Kein Testament: Gesetzliche Erbfolge
Wenn kein Testament vorliegt, greift die gesetzliche Erbfolge laut BGB. Hiernach werden potentiell alle direkten lebenden Angehörigen der / des Verstorbenen als Erben eingesetzt, sofern sie das Erbe nicht ausschlagen. Zuerst steht der Ehepartner, dann die leiblichen Kinder oder auch, wenn es keine Kinder gibt, die Eltern. Sind die Kinder des Verstorbenen ebenfalls tot, sind die Enkel an der Reihe und so weiter. Als Erben kommen nie alle, sondern immer nur die am nächsten stehenden Verwandten nach einem sechsstufigen Ordnungssystem in Frage.
- Beispiel 1: Der Verstorbene ist verheiratet und hat Kinder: In diesem Fall erbt die Ehefrau die Hälfte des Nachlasses, die andere Hälfte steht zu je gleichen Teilen den Kindern des Ehepaares zu.
- Beispiel 2: Der Verstorbene ist alleinstehend und hat keine Kinder, aber Geschwister: In diesem Fall wird das Erbe zu gleichen Teilen zwischen den Eltern und den Geschwistern des Verstorbenen aufgeteilt.
Liegt also kein Testament vor, dann ist die Erbfolge klar gesetzlich geregelt.
Testament und Pflichtteil
Komplizierter wird es, wenn ein Testament vorliegt. Dann sind zuerst jene Personen zu bedienen, denen im Testament klar das Erbe zugesprochen wird. Aber selbst wer als naher Angehöriger nicht testamentarisch bedacht oder gar vom Erbe ausgeschlossen wird, kann Ansprüche haben. Denn für direkte Verwandte gilt der gesetzliche Pflichtteil, der von den testamentarisch eingesetzten Erben eingefordert werden kann.
Sind also beispielsweise die allernächsten Verwandten wie Ehefrau oder Kinder vom Erbe ausgeschlossen, können diese bei den Erben ihren Pflichtteil anfordern. Die Erben sind zur Herausgabe verpflichtet. Wie hoch genau dieser Pflichtteil ist, ist zwar klar definiert, ist aber im Einzelfall unter Umständen nur unter größerem Aufwand zu bestimmen: Er beträgt genau die Hälfte dessen, was dem Pflichtteilsberechtigten in der gesetzlichen Erbfolge zustehen würde.
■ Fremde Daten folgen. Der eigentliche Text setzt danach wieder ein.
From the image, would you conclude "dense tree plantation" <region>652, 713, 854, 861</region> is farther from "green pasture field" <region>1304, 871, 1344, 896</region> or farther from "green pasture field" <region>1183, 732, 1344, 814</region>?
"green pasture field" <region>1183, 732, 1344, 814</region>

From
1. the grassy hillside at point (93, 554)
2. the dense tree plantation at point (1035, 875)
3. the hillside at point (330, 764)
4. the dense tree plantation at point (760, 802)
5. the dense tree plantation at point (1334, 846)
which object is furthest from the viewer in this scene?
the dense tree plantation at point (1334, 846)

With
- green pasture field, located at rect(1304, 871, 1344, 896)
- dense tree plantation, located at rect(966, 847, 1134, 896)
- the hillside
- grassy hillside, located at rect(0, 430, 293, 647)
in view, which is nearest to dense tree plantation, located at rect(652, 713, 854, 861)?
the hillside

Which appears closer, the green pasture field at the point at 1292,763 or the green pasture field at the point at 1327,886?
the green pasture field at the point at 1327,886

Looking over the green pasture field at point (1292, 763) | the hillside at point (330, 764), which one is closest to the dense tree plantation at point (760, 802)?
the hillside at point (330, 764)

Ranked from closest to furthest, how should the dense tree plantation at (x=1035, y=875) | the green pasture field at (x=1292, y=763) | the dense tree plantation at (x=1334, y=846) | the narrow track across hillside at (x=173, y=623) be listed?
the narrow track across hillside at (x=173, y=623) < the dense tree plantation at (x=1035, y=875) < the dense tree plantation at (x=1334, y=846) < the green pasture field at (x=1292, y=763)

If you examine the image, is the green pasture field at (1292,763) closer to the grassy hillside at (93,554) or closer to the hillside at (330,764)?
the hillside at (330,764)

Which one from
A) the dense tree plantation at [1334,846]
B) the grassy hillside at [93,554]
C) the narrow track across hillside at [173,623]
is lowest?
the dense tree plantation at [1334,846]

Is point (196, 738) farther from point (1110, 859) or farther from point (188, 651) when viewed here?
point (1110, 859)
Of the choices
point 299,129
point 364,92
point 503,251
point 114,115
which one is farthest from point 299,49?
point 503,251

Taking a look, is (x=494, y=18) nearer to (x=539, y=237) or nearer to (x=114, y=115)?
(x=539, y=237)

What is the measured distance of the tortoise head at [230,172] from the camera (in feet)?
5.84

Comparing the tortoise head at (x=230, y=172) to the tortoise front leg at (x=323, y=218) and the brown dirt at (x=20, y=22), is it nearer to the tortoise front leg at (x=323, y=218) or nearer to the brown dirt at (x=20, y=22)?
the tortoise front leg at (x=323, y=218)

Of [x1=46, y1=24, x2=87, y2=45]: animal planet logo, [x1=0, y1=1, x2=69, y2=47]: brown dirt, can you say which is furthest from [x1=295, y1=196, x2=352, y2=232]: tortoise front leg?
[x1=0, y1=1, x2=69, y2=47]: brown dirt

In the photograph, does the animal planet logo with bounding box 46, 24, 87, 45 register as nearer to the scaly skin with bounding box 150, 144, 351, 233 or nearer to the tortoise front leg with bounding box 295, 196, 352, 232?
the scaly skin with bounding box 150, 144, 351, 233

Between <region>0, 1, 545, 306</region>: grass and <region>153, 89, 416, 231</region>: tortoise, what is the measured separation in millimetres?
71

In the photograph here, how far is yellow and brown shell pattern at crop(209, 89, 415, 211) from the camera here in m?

Steht der Ehefrau hiernach die Hälfte des Erbes zu, ist es beim Pflichtteil also nur ein Viertel. In der Regel kann der Pflichtteil nicht mit Sachwerten abgegolten werden, sondern nur in Form von Geld, was oft eine komplizierte Wertermittlung nötig macht.
Kommt es zu Erbstreitigkeiten, dann ist anwaltlicher Beistand meist unumgänglich.